Freedom Tower’s Security Concerns Shouldn’t Kill Street Life
I agree with Mr. Speck on the lack of sensitivity to urban context shown in the proposed base for the redesigned Freedom Tower. [“The Freedom Tower: ‘An Alienating Monument to Surrender.’] The planners of the 9/11 attacks have achieved their objective, if this design is any indication. Out of fear, our urban designers have gone into siege mode and handed over the reins of design to the security professionals. No one will want to use any public space next to a 20-story blank wall, no matter how many hi-tech special effects are built into it.
The designers and developers of the Freedom Tower at least should fill the first 20-30 feet of the tower with retail or art display space. It should also be no issue to order security-hardened outdoor seating, bollards, and planters to enliven the space around the base of the tower. Such street furniture is routinely specified for new or renovated federal buildings in the Washington, D.C. area.
A monument that befits the memory of the people killed on 9/11/01 should transform the urban space around it, as well as the skyline formerly occupied by the Twin Towers. Plopping a tower on top of what looks like a Baghdad “Green Zone” military-bunker-on-steroids is simply not going to produce a living urban environment around the building.
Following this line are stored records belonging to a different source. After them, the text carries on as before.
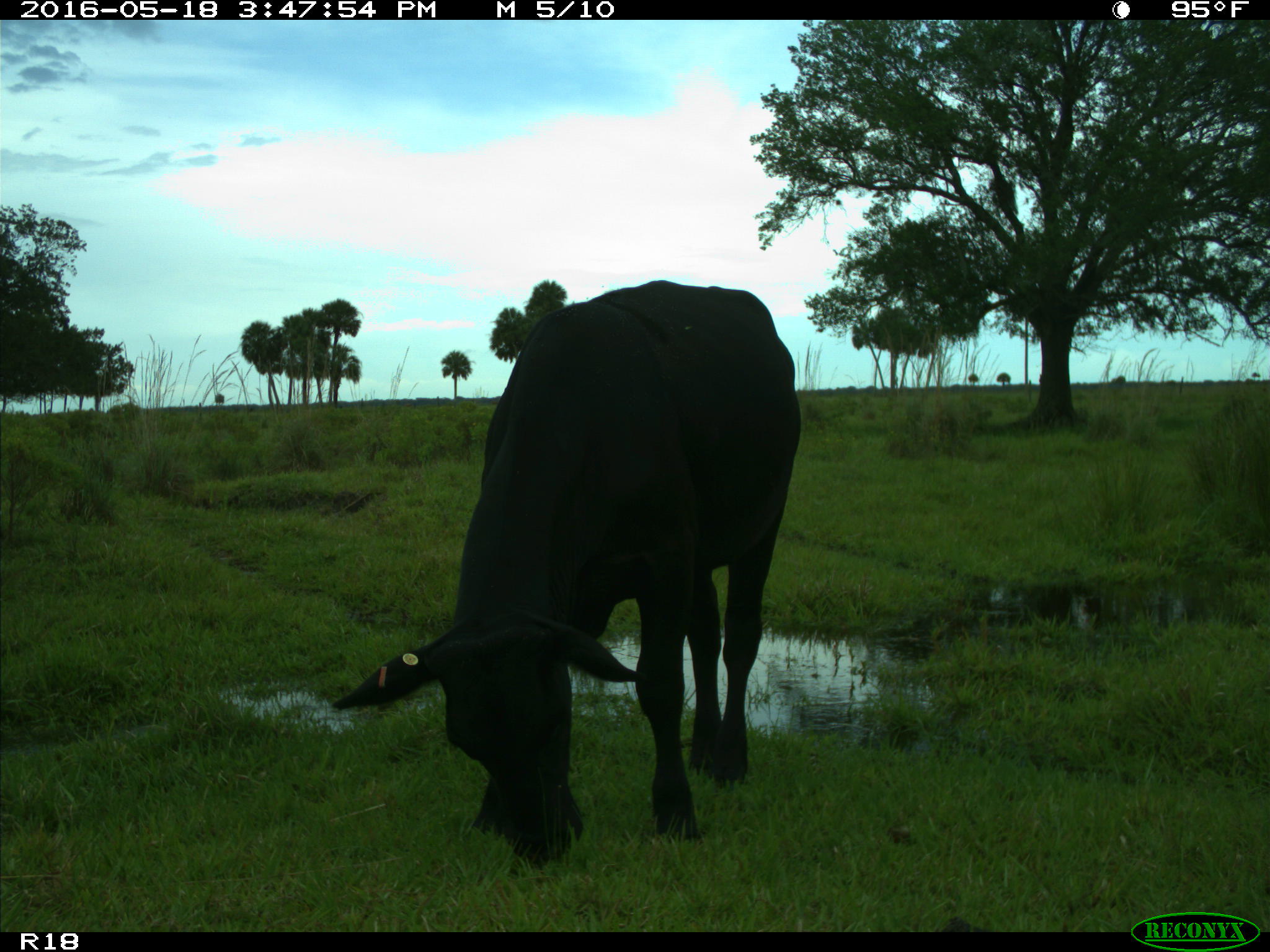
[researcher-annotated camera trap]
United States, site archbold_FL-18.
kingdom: Animalia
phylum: Chordata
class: Mammalia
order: Artiodactyla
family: Bovidae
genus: Bos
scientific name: Bos taurus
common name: domestic cow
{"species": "Bos taurus (domestic cow)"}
And isn’t that the point? Aren’t we looking to produce a project that will catalyze the revitalization of the Lower Manhattan community?
This isn’t the Pentagon, folks. And the WTC towers didn’t exactly sit in a lively urban space, either. It was a bare, wind-blown plaza. Can we get it right this time?
William Washburn, AICP
Planner Coordinator, Strategic Planning Section
Community Planning Division
Prince Georges County Planning Department
The Maryland-National Capital Park & Planning Commission
Upper Marlboro, Maryland
I agree whole-heartedly with Mr. Speck! This country is taking the wrong lesson out of the tragedies of 9/11. The answer is not to change the philosophy of society or design out of fear. This new Freedom Tower design embodies those sentiments, and I am equally disgusted by the blatant surrender of basic design principles to this new, paranoid need for a false sense of security.
Right on! A bunker design is antithetical to the concept of the Freedom Tower. They should have gone with Libeskind’s original design instead of this ugly, bulky, dopey, market- and security-driven version. What ever happened to America, land of the free and home of the brave?